Figure 14 shows the relationship between the maximum vertical deformation of the tunnel, µ_max, and the unloading ratio, α, for different tunnel diameters, D. The statistical relationship for the vertical deformation of the tunnel is obtained via hyperbolic fitting:

$${\mu }_{\max }=\frac{4.37\alpha }{1-0.94\alpha },$$

(3)

The linear relationship of tunnel vertical deformation for an α value of less than 0.6 is obtained using the least-squares method:

$${\mu }_{\max }=5.90\alpha ,$$

(4)

3.4. Influence of Basement Length L

The maximum vertical deformation of the tunnel, µ_max, affected by basement length, L, for three different unloading ratios (α = 0.25, 0.50, 0.75) and five different tunnel cover depths (H_c = 12 m, 24 m, 36 m, 48 m, 60 m) is analyzed. Figure 15 shows the relationship between the maximum vertical deformation of the tunnel, µ_max, and the basement length, L, for different cases, respectively. There are two transition ratios, L/H_c, for each curve. The first transition ratio occurs when L/H_c is 3, and the increased rate of maximum vertical deformation of the tunnel begins to decrease. The maximum vertical deformation remains stable at the second transition ratio. The second transition ratio for each curve is different, and it decreases with increasing H_c. The second inflection point occurs at L/H_c = 7 for H_c = 12 m, while L/H_c = 4 for H_c = 60 m. This result indicates that the tunnel with larger H_c is relatively less influenced by L.

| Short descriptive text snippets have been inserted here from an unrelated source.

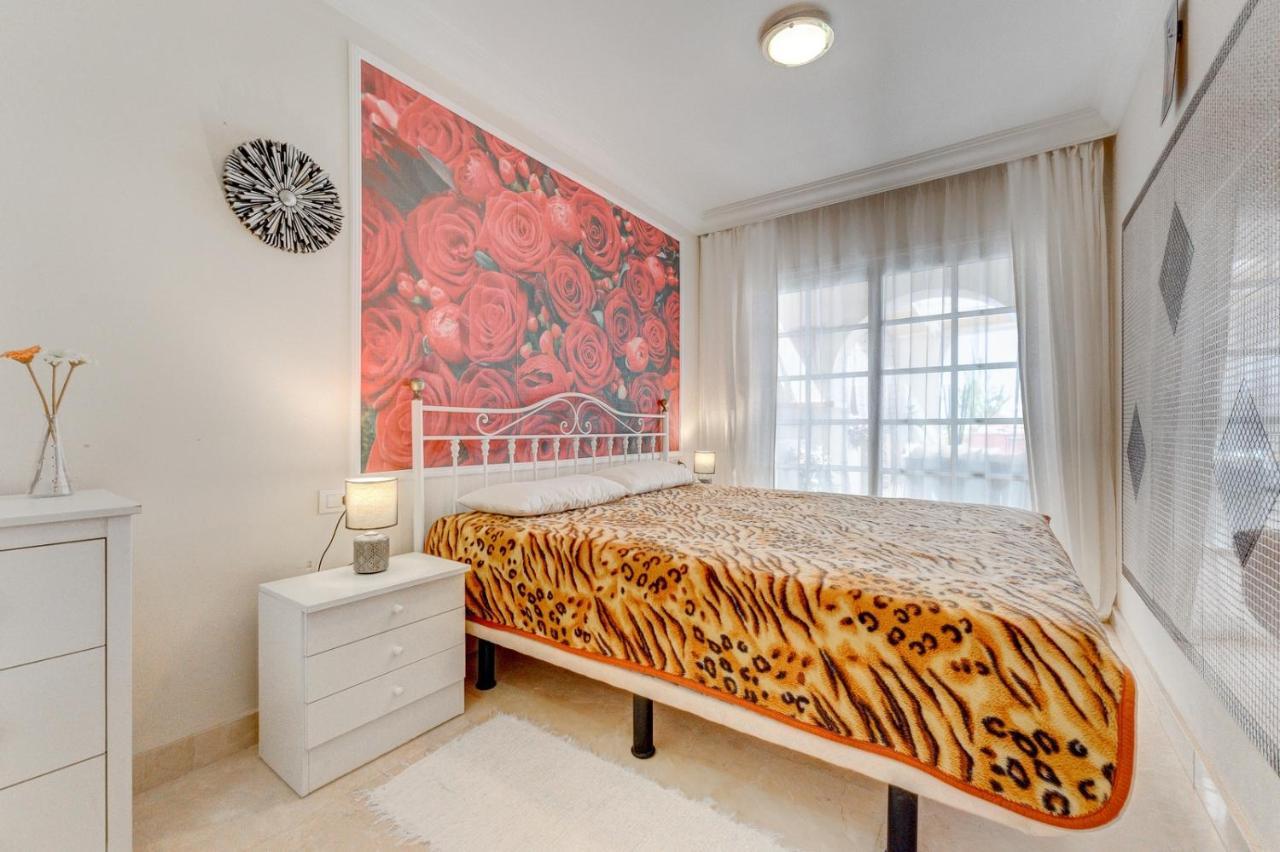 Beautiful Apartment In Terrazas Del Duque I أذيخي المظهر الخارجي الصورة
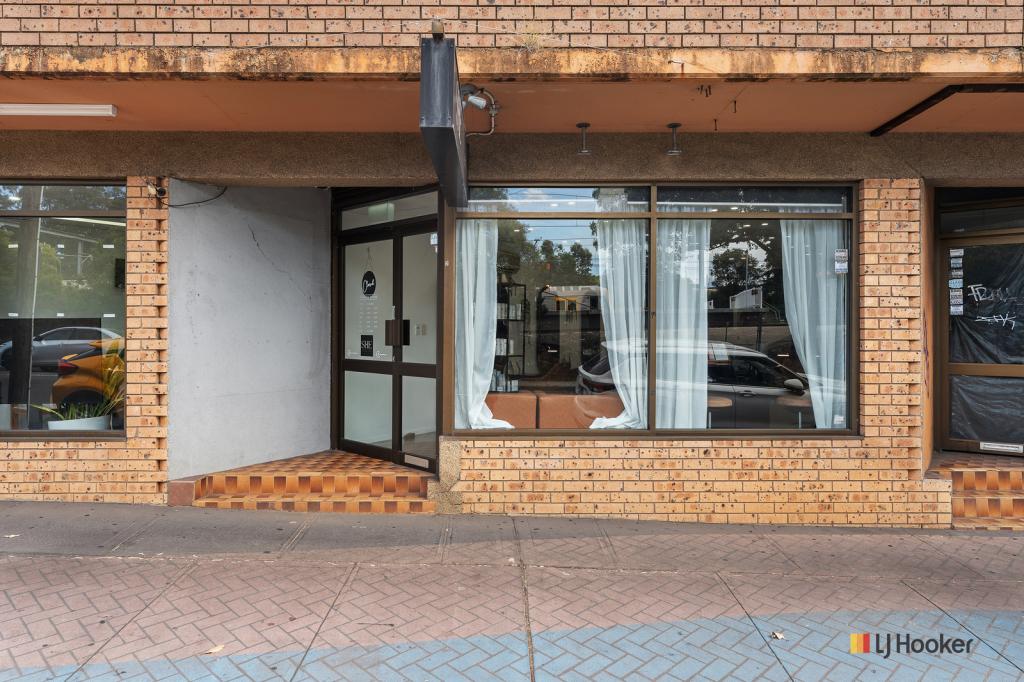2/480 Railway Pde, Allawah, NSW 2218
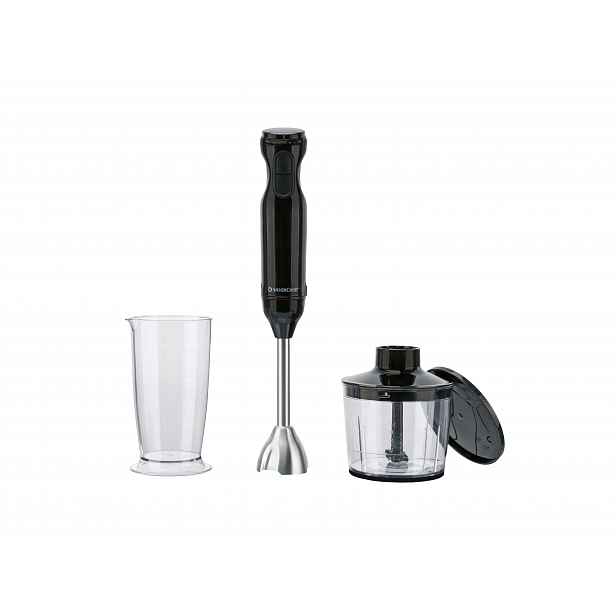 Silvercrest® Tyčový mixér Ssms 600 G7 (černá)
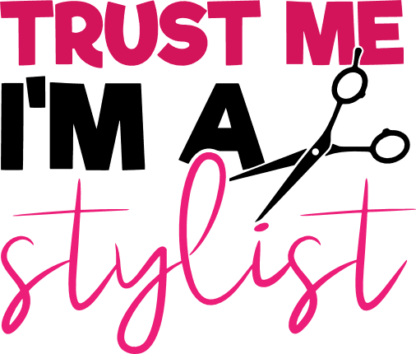 trust-me-im-a-stylist-scissor-hairdresser-free-svg-file-SvgHeart.Com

To eliminate the influence of the unloading ratio, the maximum vertical deformation of the tunnel, µ_max, was normalized in the form of µ_max/(αH_c). Figure 16 shows the relationship between the maximum vertical tunnel displacement and the basement length, L, after normalization. It can be seen that the maximum vertical deformation of the tunnel for an α value of less than 0.6 is all distributed within a certain range, while the distribution of the maximum vertical deformations for α = 0.75 goes outside this range. This is similar to previous research findings showing that tunnel deformation is less induced by excavation when α < 0.6.

3.5. Influence of Basement Width B

In this section, the maximum vertical deformation of the tunnel affected by basement width, B, for three different unloading ratios (α = 0.25, 0.50, 0.75) and five different tunnel cover depths (H_c = 12 m, 24 m, 36 m, 48 m, 60 m) is analyzed. Figure 17 shows the relationship between the maximum vertical deformation of the tunnel and the basement width, B, for different cases, respectively. The maximum vertical deformation of the tunnel is less influenced by B than by L. There are two transition ratios, B/H_c, for each curve as well. The first transition ratio, B/H_c, is 3, and the second transition ratio decreases with increasing H_c. This result also indicates that the tunnel with larger H_c is relatively less influenced by B.

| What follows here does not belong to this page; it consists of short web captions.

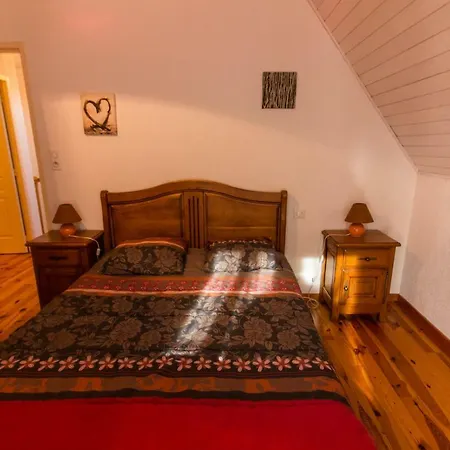 Village De Aubrac Electro Velo Apartment Nasbinals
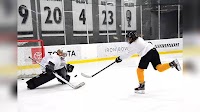 Anonymous NHL defenseman joins forces with TUK Developments to battle Toronto's rental housing crisis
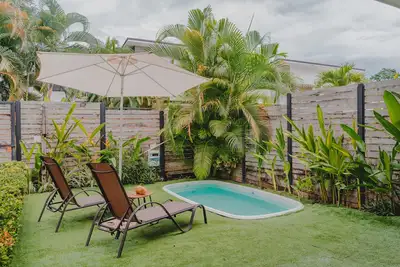 Image de Peace Loft Santa Teresa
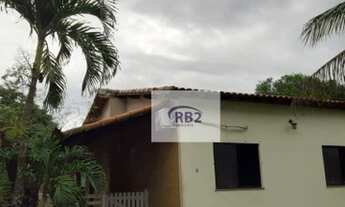 Imagem 4: Casa com 3 quartos à venda, 193 m² por R$ 450.000 - Várzea das Moças - Niterói/RJ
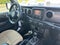 2021 Jeep Wrangler Willys Sport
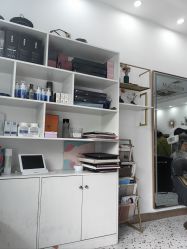 -木子造型S A L O N烫染·造型·理发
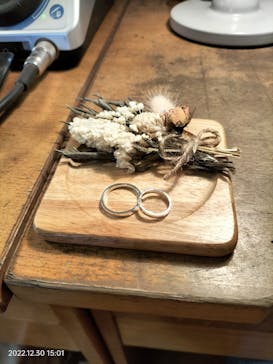 アカネス京都に投稿された画像（2022/12/30）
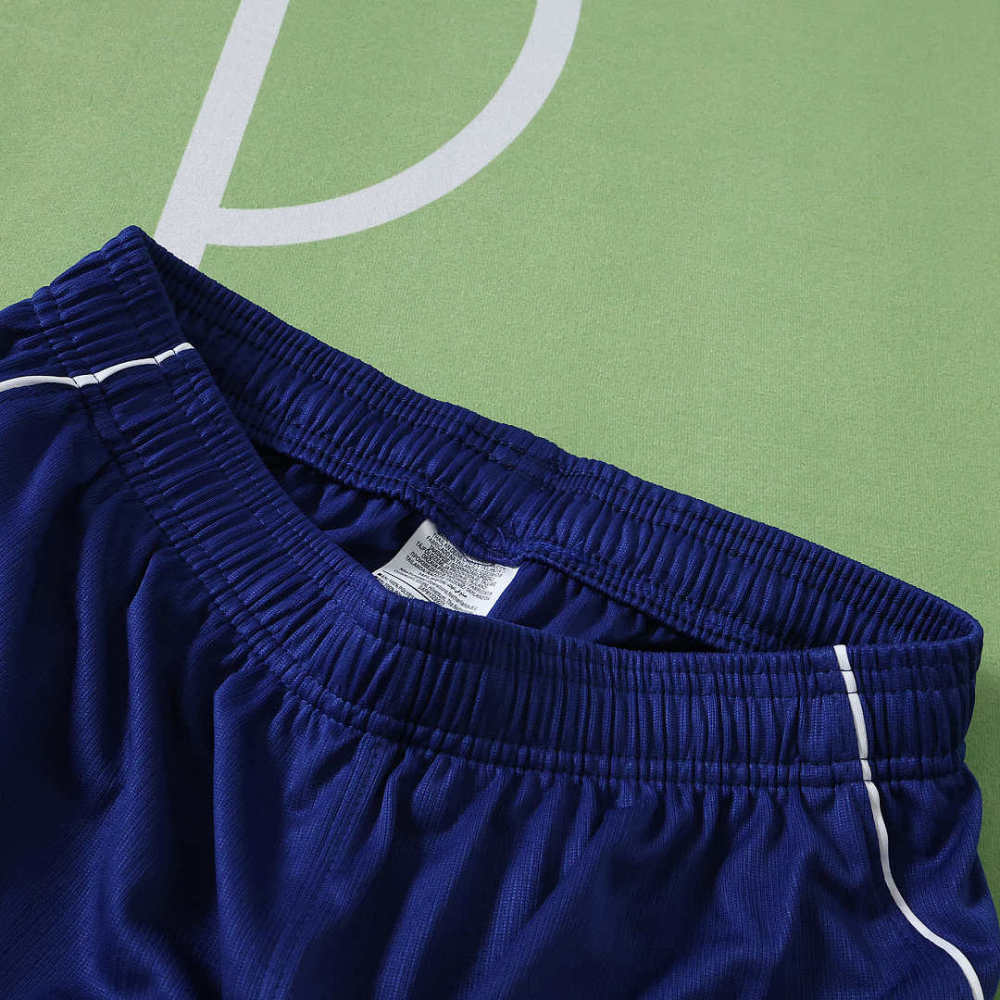 2627 season Club Atlético de Madrid home shorts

Figure 18 shows the relationship between the maximum vertical tunnel displacement and the basement width, B, after normalization. It can be seen that the maximum vertical deformation of the tunnel for an α value of less than 0.6 is all distributed within a certain range, while the distribution of the maximum vertical deformations when α is 0.75 goes outside this range. It may be due to the lesser influence of tunnel deformation by unloading for an α value of less than 0.6. Therefore, the unloading ratio, α, should be maintained at less than 0.6 in relevant engineering projects.

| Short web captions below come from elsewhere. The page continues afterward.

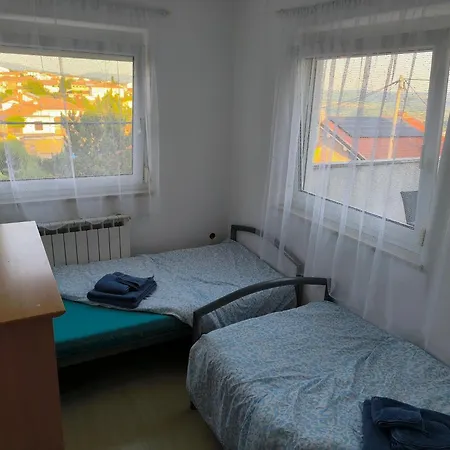 Seaview Hrvatini Apartment *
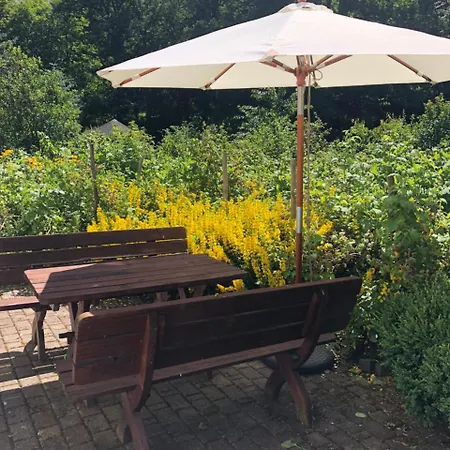 Schulten Hof 슈말렌부르크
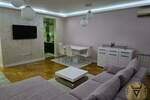 Dvosoban stan, Beograd, FON, izdavanje, 70m2, 800e, id1370183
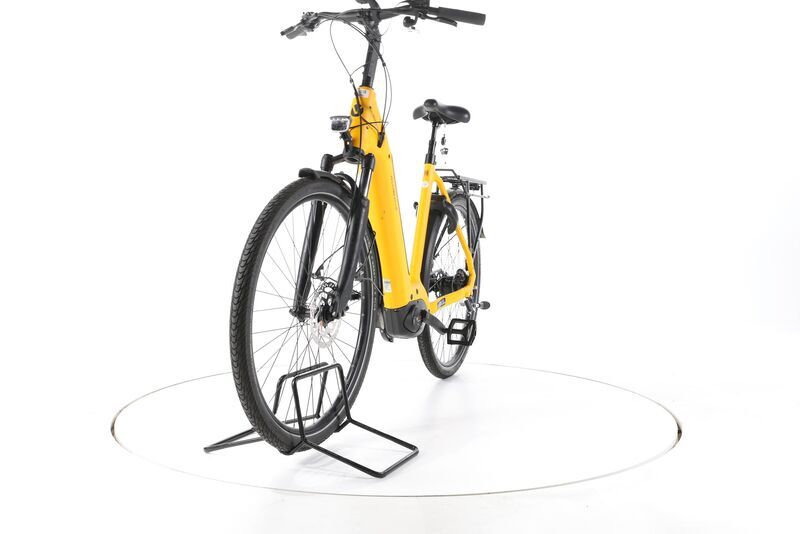 Velo de Ville AEB 890 PRO 2025 | žlutá | 28" | 58 cm | 500 - 3000 km, image 5 of 5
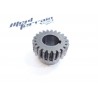 Pignon Kawasaki 125 KDX / gear wheel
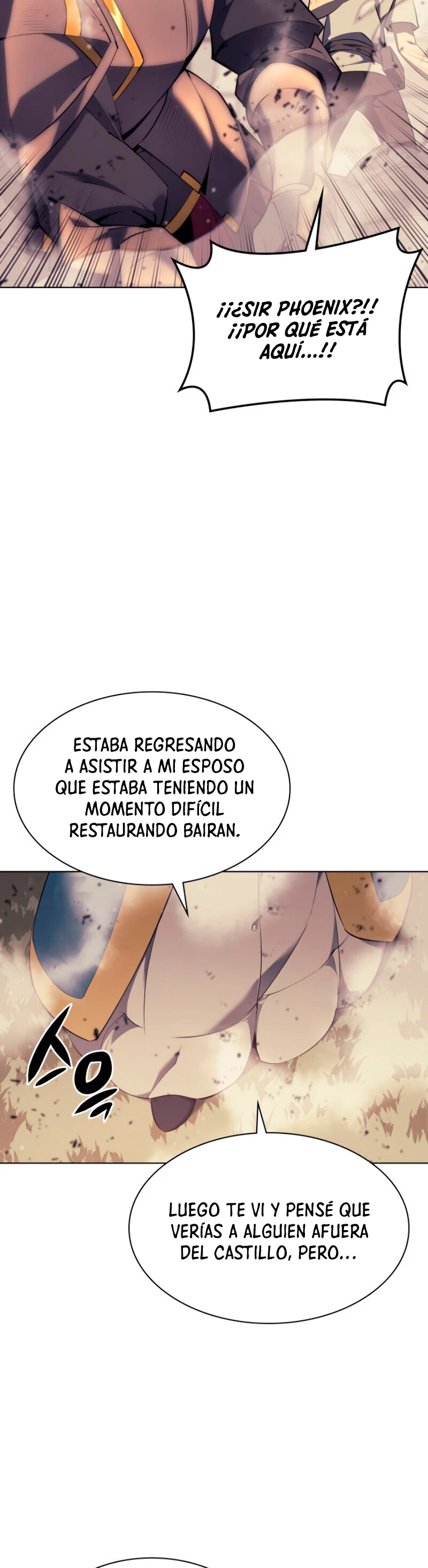 Overgeared Capitulo 85 página 62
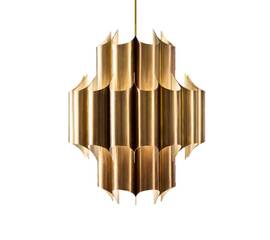 Подвесная люстра Delight Collection Cathedral KM0847P-5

3.6. Influence of Distance between Tunnel Axis and Basement Center F

The maximum vertical deformation of the tunnel, µ_max, affected by the distance between the tunnel axis and the basement center, F, for three different unloading ratios (α = 0.25, 0.50, 0.75) and four different basement widths (B = 30 m, 60 m, 90 m, 120 m) is analyzed. Figure 19 shows the relationship between the maximum vertical deformation of the tunnel, µ_max, and the distance between the tunnel axis and the basement center, F, for different cases, respectively. It can be seen that the maximum vertical deformation of the tunnel decreases with increasing F. The maximum vertical deformation of the tunnel remains unchanged for the lower F, while it begins to decrease when F reaches a critical level.

The ratio of the distance between the tunnel axis and the basement center, F, to half the basement width, B/2, is defined as the offset ratio, β, which describes the degree of tunnel offset from the basement center. The value of β ranges from 0 and 1, with a higher β indicating a greater tunnel offset. Figure 20 shows the relationship between the maximum vertical deformation of the tunnel and offset ratio, β. It can be seen that vertical deformation decreases with increasing β. There exists a critical offset ratio, β, of 0.4. The vertical deformation of the tunnel remains unchanged for a value of β less than 0.4, while it decreases rapidly for a value of β larger than 0.4.

The deformation discount ratio, η, is defined to describe the degree of deformation discount for tunnel offset:

$$\eta =\left({\mu }_{\max }-{{\mu }^{\prime }}_{\max }\right)/{\mu }_{\max },$$

(5)

where μ_max is the maximum vertical deformation of the tunnel for β = 0 and μ′_max is the maximum vertical deformation of the tunnel for β > 0. The value of η ranges from 0 and 1, with a higher η indicating a greater deformation reduction. Figure 21 shows the relationship between η and β. It can be seen that η increases with increasing β. η is essentially zero for a value of β less than 0.4, while it increases rapidly for a value of β larger than 0.4. The maximum η is approximately 0.3.

4. Conclusions

In this study, a three-dimensional numerical model is established and validated to investigate basement–tunnel interaction. Then, the influences of basement geometry and tunnel location relative to the basement on the vertical deformation of the tunnel are studied. The following conclusions can be drawn:

(1)

The vertical deformation of the tunnel is greatly affected by the basement length, the basement width, the excavation depth, the tunnel cover depth, and the distance between the tunnel axis and the basement center, but is little affected by the tunnel diameter. When the ratio of basement length or width to tunnel cover depth is less than 3, the maximum vertical deformation of the tunnel increases rapidly with increasing basement length or width.

(2)

The vertical deformation of the tunnel increases linearly with the unloading ratio, which describes the degree of excavation depth above the tunnel. But there exists a critical unloading ratio of 0.6, beyond which the vertical deformation of the tunnel increases significantly. On this basis, an empirical model is proposed to predict the vertical deformation of the tunnel considering the unloading ratio.

(3)

The vertical deformation decreases with an increasing offset ratio, which describes the degree of tunnel offset from the basement center. But there exists a critical offset ratio of 0.4, below which the maximum vertical deformation of the tunnel decreases slightly. The maximum reduction in deformation is about 30%.

Based on the empirical models proposed in this study, the vertical deformation of the existing tunnel induced by overlying basement excavation in sand can be estimated. However, it should be pointed out that these conclusions were drawn without considering similar cases in clay. Thus, subsequent research should be carried out to investigate basement–tunnel interaction in clay using coupled mechanical and hydraulic modeling.